An old 'dog house,' where miners would change clothes after work, stands in central Picher. In 1927, according to local history buff Ed Keheley, 40% of miners in Picher had silicosis, a lung condition caused by dust inhalation, and in 1934 the town had the highest rate of tuberculosis in the country.
'I painted these walls,' said David Ray, 62, standing in the pool hall his dad Hoppy operated in Picher from 1963 to 2009. Ray grew up in Picher and remembers playing with lead as a child: 'It was everywhere. It was heavy and it looked neat and it had a tangy taste. When I was a kid I'd put lead in a coffee grinder. And put it all over myself. We'd swim in cave-ins that were filled with water.' Ray wonders if his school troubles (his two weeks in college were 'the most embarrassing and humiliating experience of my life') and health problems (cataracts starting at age 30, and now chronic kidney disorder) are connected to his childhood lead exposure.
Ground water from the Boone Aquifer flows into Tar Creek after emerging rust-colored and carrying heavy metals from a collapsed mine and test holes in Picher. The Tar Creek Superfund site was designated in 1983.
John Sparkman spent 18 years on the school board in Picher, and led the push among locals to get a government buyout. He said that after numerous students showed learning disabilities, 'We implemented every kind of program we could, but there was no end in sight. It's not that every kid is affected, but we are responsible for those who are.'
A classroom sits empty at Picher Cardin High School.
Ed Keheley, 71, stands near a collapsed mine shaft in an abandoned neighborhood in Picher. Keheley, a retired nuclear engineer who is writing a history of mining in Picher, says there are more than 100 shafts in town and 1203 shafts in the area. This one had already closed by 1926, when an illegal distillery was discovered inside it with 40,000 gallons of whiskey. Keheley says it was the largest illegal still raided during Prohibition. Born in Flippin, Ark., Keheley moved to Picher at age one, when his father came to work in the mines. The family moved to California when Ed was 14 as mining operations were declining. 'I can't think of a better place to have been raised,' he said of the close-knit community, 'there was no upper class here, so everybody was in a level playing field.' He moved back to the region after retiring and took up the cause of people affected by lead poisoning, helping to advocate for the buyout.

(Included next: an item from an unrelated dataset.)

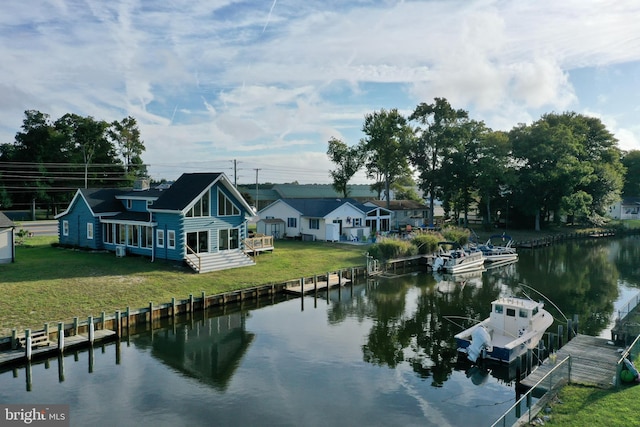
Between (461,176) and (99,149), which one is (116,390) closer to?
(461,176)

Tires float with other junk in a pond formed by a collapsed mine outside Picher. Before the ground at this spot collapsed into the cavern below, leaving a 250-foot wide hole, there were three mine shafts visible at the surface, each with a five-by-seven-foot opening. The threat of more such collapses eventually prompted the government to offer buyouts to Picher residents.
Steps lead to an empty slab below the Premier chat pile.
Sixty-five feet below Picher Cardin High School's gorilla statue is an old mining cavern. It's 106 feet tall, 300 feet in diameter and is supported by a single 18-foot diameter concrete pillar – a 'toothpick' according to Ed Keheley – that was poured in 1939.
Because it's listed in the National Register of Historic Places, this church in Picher escaped the demolition fate of many of the town's structures.
A cross stands near an empty slab in PIcher.